* _STATED EXERCISE_:
Please extract every line of the records below and reproduce each one verbatim.

Some records
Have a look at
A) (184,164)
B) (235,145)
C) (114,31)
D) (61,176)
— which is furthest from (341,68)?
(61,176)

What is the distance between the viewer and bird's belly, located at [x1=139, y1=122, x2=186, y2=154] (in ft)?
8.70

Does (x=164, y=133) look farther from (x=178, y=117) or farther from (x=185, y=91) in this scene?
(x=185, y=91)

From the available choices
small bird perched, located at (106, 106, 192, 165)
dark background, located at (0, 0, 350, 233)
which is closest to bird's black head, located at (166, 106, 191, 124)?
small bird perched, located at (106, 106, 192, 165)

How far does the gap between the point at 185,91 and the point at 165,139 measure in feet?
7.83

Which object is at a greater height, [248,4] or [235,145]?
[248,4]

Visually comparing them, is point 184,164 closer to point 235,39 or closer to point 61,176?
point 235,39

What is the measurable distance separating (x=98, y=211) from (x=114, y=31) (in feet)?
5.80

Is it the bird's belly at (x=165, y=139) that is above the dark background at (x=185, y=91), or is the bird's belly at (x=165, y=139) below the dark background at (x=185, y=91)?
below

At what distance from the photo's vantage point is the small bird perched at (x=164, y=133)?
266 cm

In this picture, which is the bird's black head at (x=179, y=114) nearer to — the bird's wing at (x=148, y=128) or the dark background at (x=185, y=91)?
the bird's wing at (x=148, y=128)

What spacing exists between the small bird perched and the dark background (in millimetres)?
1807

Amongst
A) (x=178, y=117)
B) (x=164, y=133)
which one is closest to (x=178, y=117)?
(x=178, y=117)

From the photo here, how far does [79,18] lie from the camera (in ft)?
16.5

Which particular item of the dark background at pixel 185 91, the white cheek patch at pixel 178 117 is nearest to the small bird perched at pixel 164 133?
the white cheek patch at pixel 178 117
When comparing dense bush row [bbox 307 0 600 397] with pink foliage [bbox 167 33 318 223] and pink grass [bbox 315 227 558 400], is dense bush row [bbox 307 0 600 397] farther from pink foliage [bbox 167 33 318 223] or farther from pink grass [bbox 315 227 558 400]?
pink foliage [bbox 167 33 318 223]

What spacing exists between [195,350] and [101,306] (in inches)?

* _WRITTEN SOLUTION_:
Have a look at
A) (184,164)
B) (235,145)
C) (114,31)
D) (61,176)
— which is furthest from (341,68)?
(61,176)

What is the distance between the viewer and bird's belly, located at [x1=139, y1=122, x2=186, y2=154] (in ft)?
8.70

Does (x=164, y=133) look farther from (x=178, y=117) or farther from (x=185, y=91) in this scene?
(x=185, y=91)

From the available choices
small bird perched, located at (106, 106, 192, 165)
dark background, located at (0, 0, 350, 233)
which is closest to bird's black head, located at (166, 106, 191, 124)?
small bird perched, located at (106, 106, 192, 165)

How far does the gap between the point at 185,91 and the point at 165,139 measure in feet?
7.83

Which object is at a greater height, [248,4] or [235,145]?
[248,4]

Visually comparing them, is point 184,164 closer to point 235,39 or closer to point 61,176?
point 235,39

What is the measurable distance separating (x=98, y=211) from (x=114, y=31) (in feet)?
5.80

Is it the bird's belly at (x=165, y=139) that is above the dark background at (x=185, y=91), or is the bird's belly at (x=165, y=139) below the dark background at (x=185, y=91)?
below

At what distance from the photo's vantage point is the small bird perched at (x=164, y=133)?
266 cm

In this picture, which is the bird's black head at (x=179, y=114) nearer to — the bird's wing at (x=148, y=128) or the dark background at (x=185, y=91)?
the bird's wing at (x=148, y=128)

What spacing exists between the small bird perched and the dark background (in millimetres)?
1807

Amongst
A) (x=178, y=117)
B) (x=164, y=133)
which one is closest to (x=178, y=117)?
(x=178, y=117)

From the photo here, how far does [79,18] lie from the camera (in ft)?
16.5

Which particular item of the dark background at pixel 185 91, the white cheek patch at pixel 178 117 is nearest to the small bird perched at pixel 164 133?
the white cheek patch at pixel 178 117
When comparing dense bush row [bbox 307 0 600 397] with pink foliage [bbox 167 33 318 223] and pink grass [bbox 315 227 558 400], is dense bush row [bbox 307 0 600 397] farther from pink foliage [bbox 167 33 318 223] or farther from pink grass [bbox 315 227 558 400]?
pink foliage [bbox 167 33 318 223]

What spacing exists between [195,350] and [101,306] (in inches)?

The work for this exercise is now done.